Dafina Malovska, 39, who lives in Surrey, (pictured) was forced to undergo a total hysterectomy when doctors mistook her womb cancer for gluten intolerance

She is now campaigning for annual female health check ups to catch symptoms early so other women do not suffer the same ordeal as she did.  

She told the Mirror: ‘I was so scared I was going to die that I didn’t really have time to think about the children I’d never have.

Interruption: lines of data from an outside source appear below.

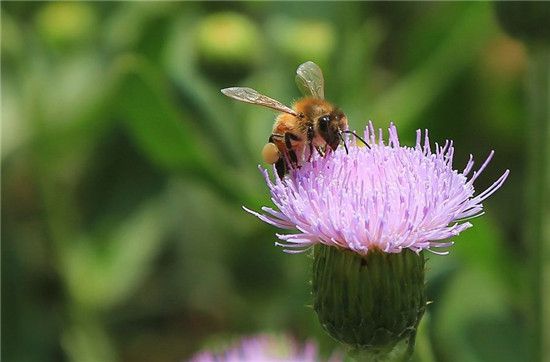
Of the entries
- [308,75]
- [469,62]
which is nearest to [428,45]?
[469,62]

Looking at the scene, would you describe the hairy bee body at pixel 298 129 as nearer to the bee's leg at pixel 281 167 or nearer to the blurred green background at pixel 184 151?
the bee's leg at pixel 281 167

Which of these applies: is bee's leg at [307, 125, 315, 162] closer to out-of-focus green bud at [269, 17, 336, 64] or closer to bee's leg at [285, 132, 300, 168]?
bee's leg at [285, 132, 300, 168]

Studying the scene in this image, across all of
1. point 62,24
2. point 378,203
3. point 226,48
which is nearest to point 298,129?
point 378,203

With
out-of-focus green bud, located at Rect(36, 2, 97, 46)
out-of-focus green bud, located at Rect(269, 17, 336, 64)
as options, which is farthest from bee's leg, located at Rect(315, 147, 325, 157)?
out-of-focus green bud, located at Rect(36, 2, 97, 46)

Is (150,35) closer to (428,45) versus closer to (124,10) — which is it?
(124,10)

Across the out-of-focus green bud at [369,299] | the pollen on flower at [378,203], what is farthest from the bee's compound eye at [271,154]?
the out-of-focus green bud at [369,299]
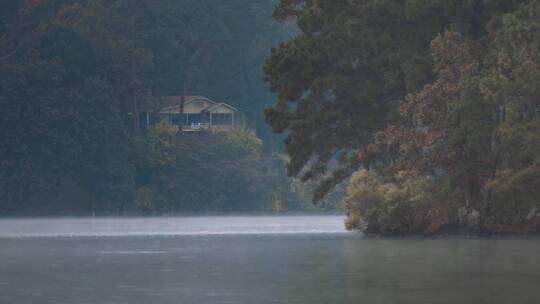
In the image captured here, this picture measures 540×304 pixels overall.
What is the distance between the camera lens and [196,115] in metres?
155

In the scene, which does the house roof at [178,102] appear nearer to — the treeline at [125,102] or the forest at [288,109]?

It was later, while I was recovering, that it hit me.’   

After noticing bleeding between her periods, Dafina booked in to see a private gynaecologist while in Macedonia for her sister’s birthday. 

She had a transvaginal ultrasound, where the gynaecologist discovered she had a half-kilo tumour on her uterus, which she had removed four days later. 

She is now campaigning for annual female health check ups to catch symptoms early so other women do not suffer the same ordeal as she did

But after discovering the stage two cancer had spread to her ovaries, Dafina was forced to have a total hysterectomy.  

Dafina discussed with her surgeon the option of freezing her eggs, but her rare form of Leiomyosarcoma cancer meant the cancerous cells may need oestrogen to grow and this was not an option. 

WHAT IS LEIOMYOSARCOMA? 

Leiomyosarcomas are cancers that develop in a type of muscle tissue called smooth muscle.

These muscles are found in the walls of muscular organs like the heart and the stomach.

They are rare and usually only affect people over the age of 50, but they can start anywhere in the body.

They most commonly start in the walls of the womb, the limbs and the digestive system.

People with early leiomyosarcoma often have no symptoms until the later stages of cancer.

Late-stage symptoms include include a lump or swelling, abdominal bloating, swelling or pain and a change in menstruation.

‘I cried a lot’, she said, ‘I was also scared no man would ever want to be with me’. 

However Dafina has since met boyfriend Ashton and after six months together the pair are engaged. 

A total hysterectomy that removes ovaries means women will experience the menopause immediately after the operation, regardless of age. 

Dafina opened up about the struggles she’s faced with early menopause, battling hot flushes, night sweats, mood swings and lower bone density.

In a blog for the Lady Garden Foundation, she wrote: ‘Since that day I’m not able to have my own children and after the operation I was put into immediate surgical menopause.

‘It’s been 4 years since then and every day I have to deal with the consequences of early menopause, such as: hot flushes, night sweats, mood swings, vaginal dryness and osteopenia (lower bone density). 

‘I am only 39!’ 

However Dafina is grateful to be alive, and urged women and girls in the UK to have regular check ups to prevent late detection. 

She wrote: ‘But I am happy that I am still alive and I can share my story with you. 

‘What happened to me I wouldn’t want to happen to anyone else and especially as this can be prevented simply if detected earlier. 

‘Sadly, more and more often we hear that women and girls in the UK are diagnosed too late with some type of Gynaecological cancer.’ 

Dafina has now launched an online petition, backed by MPs, calling for annual gynaecological checks.